Seria boa ideia que os textos do Dr. Sousa Tavares fossem revistos pelo único homem que realmente entende a Física Quântica: Carlo Rovelli

por João Cerqueira

Numa entrevista na SIC, o maestro Martim Sousa Tavares –  cujo projeto Orquestra Sem Fronteiras foi recentemente galardoado com o Prémio Internacional Carlos Magno – contou que o pai – Miguel Sousa Tavares –, após um jantar de duas horas continuava exatamente na mesma posição. Imóvel.
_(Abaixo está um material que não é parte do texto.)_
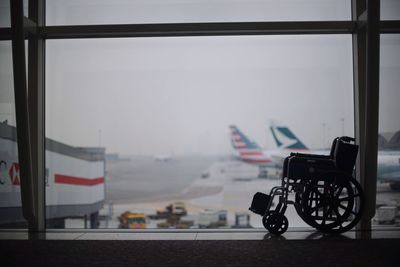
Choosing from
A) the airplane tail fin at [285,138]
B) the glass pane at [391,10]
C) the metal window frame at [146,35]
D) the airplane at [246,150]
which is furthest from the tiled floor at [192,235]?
the airplane at [246,150]

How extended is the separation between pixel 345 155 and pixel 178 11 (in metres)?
2.26

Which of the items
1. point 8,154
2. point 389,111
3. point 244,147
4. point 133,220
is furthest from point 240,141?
point 8,154

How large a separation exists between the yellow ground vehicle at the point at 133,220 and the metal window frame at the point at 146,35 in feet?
3.91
O maestro explicou então que o pai estava a pensar porque tem «um mundo riquíssimo na sua cabeça» e cultiva «o exercício do pensamento demorado e continuado».

Com a malícia habitual o Cocktail do Nascer do SOL insinuou que o reputado jornalista, em vez de estar a pensar, estaria a dormitar à mesa por ter bebido uns copos a mais ao jantar – algo que por vezes me acontece quando misturo os espumantes da Bairrada com James Martin. Porém, receio que o Cocktail tenha confundido o Dr. Sousa Tavares com o comum dos mortais. O Dr. Sousa Tavares estava, sim, perdido em cogitações tão profundas que não lhe deixavam nenhuma energia para se mover. Algo semelhante sucedeu a Wittgenstein quando começou a conceber o Tractatus Logico-Philosophicus ou a Carlo Rovelli sempre que prepara um novo livro sobre Física Quântica e outros mistérios do Universo que nem Einstein conseguia entender. Durante meses, ambos ficavam imóveis no final do jantar, indiferentes a estímulos sensoriais como as mulheres os chamarem para a cama ou ameaçarem sair de casa – quer tivessem bebido água ou duas garrafas de vinho.

E as semelhanças não ficam por aqui. Assim como praticamente ninguém compreende as teses de Wittgenstein e as teorias de Rovelli, também poucos conseguem entender algumas ideias esdrúxulas do Dr. Sousa Tavares. Eis algumas: ter defendido que José Sócrates era um bom governante, ter criticado a sua detenção acusando a justiça de estar a fazer um linchamento, ter considerado que Ricardo Salgado era o melhor banqueiro português e tentar justificar a invasão da Ucrânia.

Poucos compreendem tais posições, mas há uma explicação científica.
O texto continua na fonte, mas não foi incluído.